> _Stated problem A_:
In the records, starting at the line containing "As this photograph" and ending at the end of the records, swap every "further" for "farther" and write those lines out again with nothing else changed.

····················

Shakespeare and Erkiletian Make a Change No One Wants

IMG-2976
Situation-appropriate quote found attached to the 501 Eye Street fence.

At the Advisory Neighborhood Commission meeting on September 11, 2017, Erkiletian’s lawyer and the developer’s architect presented a change to the 501 Eye Street SW plans that they said the community requested at the June 2017 meeting. Another pedestrian entrance was added to plans for the development. In fact, no one in the neighborhood recalls such a change ever being requested. Ever. Going back 3 1/2 years since all this started.

So the developer made a change that no one wanted and presented that change as being responsive to the community. These are not actions on which a trusting relationship with the community is built.

Further examination of the developer’s revised plans boggles the mind. The main building is now right up against the sidewalk on the 6th Street side. Several years ago, the neighborhood let the developer know that the lot they purchased did not go all the way to the sidewalk on 6th Street.

Worse, the second floor of the I Street side of the development actually overhangs the sidewalk. The developer confirmed that fact at the meeting. The sidewalk is a public space. It seems incredibly unlikely a developer would be allowed to build a structure that overhangs public space.

And then there is the equal-height  annex building being wedging into a tight spot between the townhouses and the main building. Rarely spoken about, the annex lurks on the sidelines. It’s like they don’t want to draw attention to that significant structure in the plans.

····················

> _Stated problem B_:
According to the piece on the 501 Eye Street development, what did the developer confirm at the meeting about the I Street side?

····················

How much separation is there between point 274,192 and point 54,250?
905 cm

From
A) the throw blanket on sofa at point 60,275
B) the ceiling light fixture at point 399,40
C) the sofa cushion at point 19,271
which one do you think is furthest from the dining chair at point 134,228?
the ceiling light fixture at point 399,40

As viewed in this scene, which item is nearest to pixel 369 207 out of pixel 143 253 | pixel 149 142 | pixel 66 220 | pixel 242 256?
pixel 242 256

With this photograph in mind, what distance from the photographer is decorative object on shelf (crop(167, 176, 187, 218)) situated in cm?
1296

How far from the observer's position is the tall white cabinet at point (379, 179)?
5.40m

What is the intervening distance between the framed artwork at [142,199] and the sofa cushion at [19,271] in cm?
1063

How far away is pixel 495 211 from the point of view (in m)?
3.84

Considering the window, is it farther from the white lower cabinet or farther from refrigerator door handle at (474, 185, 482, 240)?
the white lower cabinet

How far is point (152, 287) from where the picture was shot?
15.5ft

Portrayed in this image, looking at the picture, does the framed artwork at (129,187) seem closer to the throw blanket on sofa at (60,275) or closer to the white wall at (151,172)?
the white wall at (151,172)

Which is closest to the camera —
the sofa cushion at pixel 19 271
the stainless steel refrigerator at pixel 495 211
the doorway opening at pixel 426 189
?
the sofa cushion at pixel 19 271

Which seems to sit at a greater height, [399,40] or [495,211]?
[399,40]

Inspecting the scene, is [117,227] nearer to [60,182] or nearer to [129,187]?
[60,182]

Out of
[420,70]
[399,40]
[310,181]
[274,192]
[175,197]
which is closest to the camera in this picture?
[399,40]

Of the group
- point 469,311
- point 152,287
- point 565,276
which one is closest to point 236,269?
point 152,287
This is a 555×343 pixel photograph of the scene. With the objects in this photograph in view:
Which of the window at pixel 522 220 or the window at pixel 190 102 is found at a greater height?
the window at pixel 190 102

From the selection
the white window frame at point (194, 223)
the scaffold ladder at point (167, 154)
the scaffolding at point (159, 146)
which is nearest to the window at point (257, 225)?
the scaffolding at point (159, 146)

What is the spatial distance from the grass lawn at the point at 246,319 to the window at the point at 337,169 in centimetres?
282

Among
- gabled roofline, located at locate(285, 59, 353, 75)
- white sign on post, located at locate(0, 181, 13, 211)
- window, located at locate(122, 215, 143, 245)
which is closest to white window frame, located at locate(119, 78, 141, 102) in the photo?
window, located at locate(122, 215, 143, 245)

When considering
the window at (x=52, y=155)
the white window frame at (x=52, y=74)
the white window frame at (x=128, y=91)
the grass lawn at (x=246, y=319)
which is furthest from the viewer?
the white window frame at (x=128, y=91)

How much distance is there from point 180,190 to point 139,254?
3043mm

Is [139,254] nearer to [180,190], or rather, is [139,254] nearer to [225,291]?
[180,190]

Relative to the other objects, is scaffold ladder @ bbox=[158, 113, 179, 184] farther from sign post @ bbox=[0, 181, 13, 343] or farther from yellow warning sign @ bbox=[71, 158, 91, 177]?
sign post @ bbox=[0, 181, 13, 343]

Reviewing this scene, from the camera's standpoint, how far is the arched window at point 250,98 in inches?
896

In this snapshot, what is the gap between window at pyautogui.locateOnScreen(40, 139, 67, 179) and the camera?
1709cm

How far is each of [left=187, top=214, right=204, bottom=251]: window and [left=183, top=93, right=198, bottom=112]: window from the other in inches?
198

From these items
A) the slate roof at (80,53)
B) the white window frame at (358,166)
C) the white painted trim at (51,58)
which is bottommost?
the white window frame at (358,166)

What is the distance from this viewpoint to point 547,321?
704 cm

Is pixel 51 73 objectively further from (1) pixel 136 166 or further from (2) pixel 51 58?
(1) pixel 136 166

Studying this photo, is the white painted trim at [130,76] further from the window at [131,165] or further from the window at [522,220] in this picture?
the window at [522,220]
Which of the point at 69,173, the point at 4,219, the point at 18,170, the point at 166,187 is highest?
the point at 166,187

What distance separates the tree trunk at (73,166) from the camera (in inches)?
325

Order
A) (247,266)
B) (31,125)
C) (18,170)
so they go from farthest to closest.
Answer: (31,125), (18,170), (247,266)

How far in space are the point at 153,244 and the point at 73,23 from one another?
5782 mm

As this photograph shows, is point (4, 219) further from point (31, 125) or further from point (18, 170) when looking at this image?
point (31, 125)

····················

> _Finished answer A_:
As this photograph shows, is point (4, 219) farther from point (31, 125) or farther from point (18, 170) when looking at this image?
point (31, 125)

> _Finished answer B_:
The developer confirmed that the second floor of the I Street side overhangs the sidewalk.